EXERCISE TASK 1. In the text on cleaning a transfer line heat exchanger, what flushing fluid rate is preferred?

TEXT.
──────────────────────────────

The flushing fluid is intermittently introduced into the TLE at
least once per week and preferably at least once per day. The
intermittent intervals may be periodically regular or irregular, or
as needed or desired. The flushing fluid is preferably introduced
to remove tar-based foulant from the TLE before the tar-based
foulant crosslinks, including before the foulant polymerizes,
hardens, or otherwise becomes relatively immovable except by
mechanical intervention or off-line cleaning. The flushing fluid
removes the tar-based foulant from the TLE primarily by at least
one of (i) solvation of the foulant, and (ii) volatizing the
foulant by reducing the hydrocarbon partial pressure in the cracked
effluent stream. The term TLE includes a primary TLE, secondary
TLE, or other TLE, TLE-type apparatus, or effluent quenching or
conducting component, such as and including effluent transfer and
control piping.
[0073] Also provided is a process for cleaning a TLE system. In a
system for cracking hydrocarbons including a hydrocarbon pyrolysis
furnace that produces a stream of cracked effluent and a transfer
line heat exchanger tube (TLE) that quenches the cracked effluent
stream, a process for cleaning and maintaining the cleanliness of
the TLE, the inventive process comprises introducing a flushing
fluid into the stream of cracked effluent in the TLE while the
cracked effluent is fed through the TLE to remove foulant from the
TLE. The flushing fluid is preferably introduced at a flushing
fluid rate of from about 0.5 pounds-mass to about 5 pounds-mass of
flushing fluid per pound-mass of cracked effluent. The flushing
fluid is introduced intermittently. In one aspect, the flushing
fluid is introduced at least about once every week. In another more
preferred aspect, the flushing fluid is introduced at least about
once every day. It may be preferred that the flushing fluid is
introduced for a duration period of from about thirty seconds to
about sixty minutes. Preferred flushing fluid includes at least one
of steam, water, hydrocarbon quench oil, deasphalted tar, and/or
full tar.
[0074] The TLE comprises an upstream or inlet end for receiving the
cracked effluent and flushing fluid into the TLE and a downstream
or outlet end for discharging the cracked effluent and flushing
fluid from the TLE. Thereby, the flushing fluid flows through the
TLE through bore. In a preferred embodiment, the TLE comprises a
flow path axis at an upstream end of the TLE, although the TLE need
not necessarily be a fully linear TLE. The flushing fluid is
introduced into the TLE substantially along the flow path axis at
the upstream end of the TLE. Thereby, the flushing fluid is
essentially directed along the through bore flow path through the
TLE. In other embodiments, the TLE comprises a flow path axis at an
upstream end of the TLE and the flushing fluid is introduced into
the TLE at an acute angle with respect to the flow path axis at the
upstream end of the TLE, where the flushing fluid is mixed with the
cracked effluent and the cracked effluent stream is essentially
directed along the through bore flow path at the inlet to the TLE.

──────────────────────────────

TASK DATA.

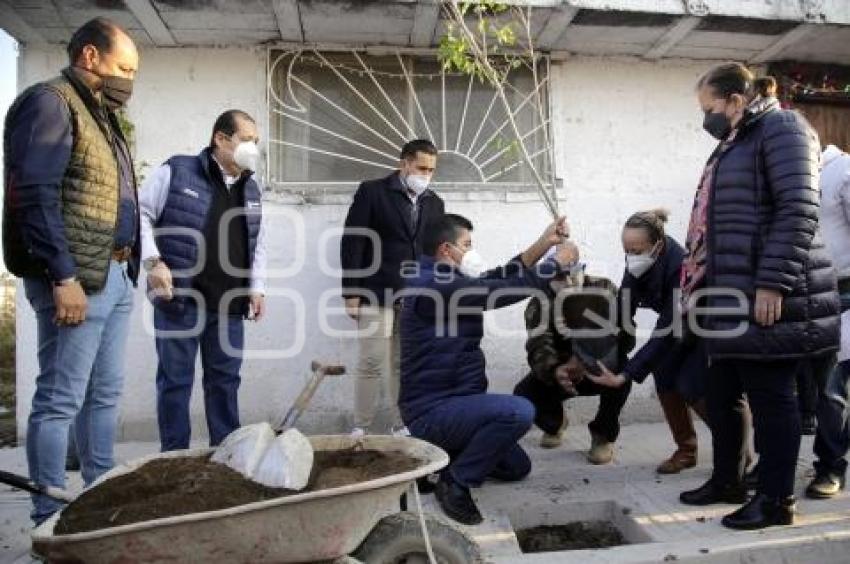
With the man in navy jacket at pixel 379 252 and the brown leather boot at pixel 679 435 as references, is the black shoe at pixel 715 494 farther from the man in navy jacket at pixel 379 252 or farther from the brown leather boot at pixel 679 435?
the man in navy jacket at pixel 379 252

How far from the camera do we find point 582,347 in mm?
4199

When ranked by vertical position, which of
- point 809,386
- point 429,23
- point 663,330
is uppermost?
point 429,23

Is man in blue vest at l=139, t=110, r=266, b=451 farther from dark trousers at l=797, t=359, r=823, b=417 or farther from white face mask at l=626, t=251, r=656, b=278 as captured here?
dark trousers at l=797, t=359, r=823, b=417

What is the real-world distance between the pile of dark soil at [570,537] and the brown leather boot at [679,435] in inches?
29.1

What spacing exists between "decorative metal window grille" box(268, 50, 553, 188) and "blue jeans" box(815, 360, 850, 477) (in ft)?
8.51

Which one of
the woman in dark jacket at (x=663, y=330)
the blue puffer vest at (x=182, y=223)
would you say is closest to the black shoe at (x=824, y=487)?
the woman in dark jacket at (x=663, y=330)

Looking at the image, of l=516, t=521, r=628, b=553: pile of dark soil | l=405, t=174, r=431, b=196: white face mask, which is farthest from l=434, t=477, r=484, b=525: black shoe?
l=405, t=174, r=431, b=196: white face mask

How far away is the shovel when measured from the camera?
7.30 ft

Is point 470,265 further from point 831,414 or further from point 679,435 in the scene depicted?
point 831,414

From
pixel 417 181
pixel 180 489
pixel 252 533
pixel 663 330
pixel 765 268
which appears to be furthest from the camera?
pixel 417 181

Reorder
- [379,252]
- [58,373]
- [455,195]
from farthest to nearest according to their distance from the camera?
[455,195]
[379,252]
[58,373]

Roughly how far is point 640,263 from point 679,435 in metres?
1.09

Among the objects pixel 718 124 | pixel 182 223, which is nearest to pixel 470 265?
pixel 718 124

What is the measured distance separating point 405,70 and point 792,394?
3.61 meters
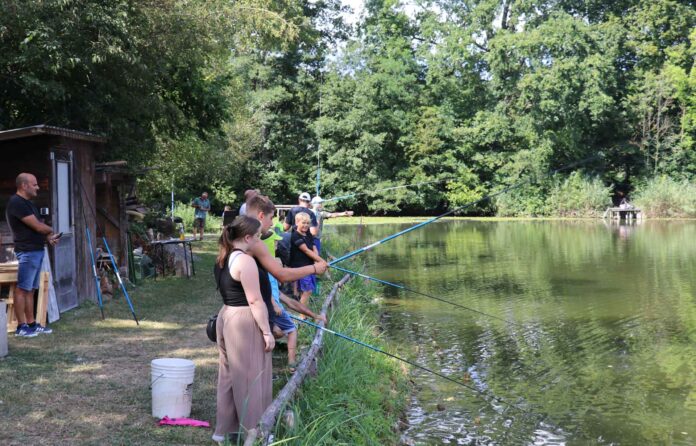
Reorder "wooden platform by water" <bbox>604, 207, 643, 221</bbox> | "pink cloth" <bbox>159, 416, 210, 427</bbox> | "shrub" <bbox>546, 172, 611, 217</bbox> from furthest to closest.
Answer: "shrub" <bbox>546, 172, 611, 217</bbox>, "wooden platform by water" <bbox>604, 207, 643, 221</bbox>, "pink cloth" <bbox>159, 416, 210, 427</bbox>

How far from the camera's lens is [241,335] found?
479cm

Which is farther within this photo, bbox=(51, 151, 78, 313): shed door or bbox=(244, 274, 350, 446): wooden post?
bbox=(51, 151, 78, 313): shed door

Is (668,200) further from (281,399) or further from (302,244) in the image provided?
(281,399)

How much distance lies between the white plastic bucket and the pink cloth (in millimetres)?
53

──────────────────────────────

EXERCISE TASK 2. Copy only the records starting with the line that contains "Roughly how far" and going on through the line that contains "3.61 meters", requests included. Multiply every number in the answers (distances and pixel coordinates) by 1.5, rounding each to as many decimals as it had, with halves rounded up.

WRITTEN RESPONSE 1. From about 0.5 pounds-mass to about 5 pounds-mass of flushing fluid per pound-mass of cracked effluent.

WRITTEN RESPONSE 2.
Roughly how far is point 640,263 from point 679,435 in metres?
1.64

Among the objects pixel 718 124 | pixel 182 223, which is nearest to pixel 470 265?
pixel 1077 186

What is the measured distance separating point 405,70 and point 792,394?
5.42 meters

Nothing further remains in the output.